Throughout this analysis, Binarly found a second vulnerability, CVE-2025-6198, regarding Supermicro’s X13SEM-F motherboard firmware, additionally rated as excessive severity with a CVSS rating of seven.2.
Whereas CVE-2025-7937 or CVE-2025-6198 would pose main security dangers within the occasion attackers have been capable of exploit them, the caveat is that to take action the attackers would want to have established admin entry to the techniques to work together with the firmware.

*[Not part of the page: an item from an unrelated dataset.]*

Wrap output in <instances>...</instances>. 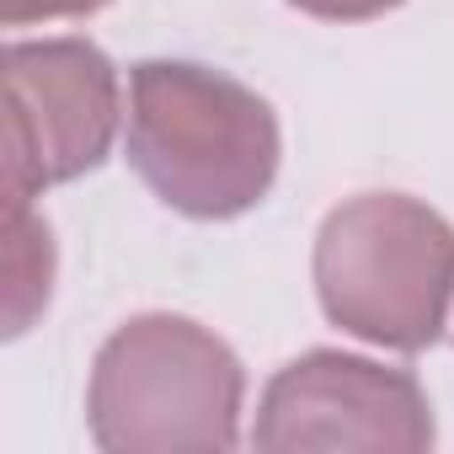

That may make exploitation sound like an extended shot — neither might be exploited remotely — however as numerous real-world assaults present, rogue admin entry and privilege elevation might be gained in a separate, oblique assault.
Incomplete repair
CVE-2025-7937 and CVE-2025-6198 uncovered totally different points with Supermicro’s validation logic, the checking course of that’s imagined to cease reputable firmware being changed with malicious code.
Binarly stated that the January flaw, CVE-2024-10237, made it potential to idiot the validation course of by including illicit entries to the firmware map desk (fwmap) in order that the rogue firmware matched the cryptographically signed worth.
Supermicro adjusted the validation checks to detect this, however via CVE-2025-7937, Binarly researchers have been capable of re-target the modified validation checking.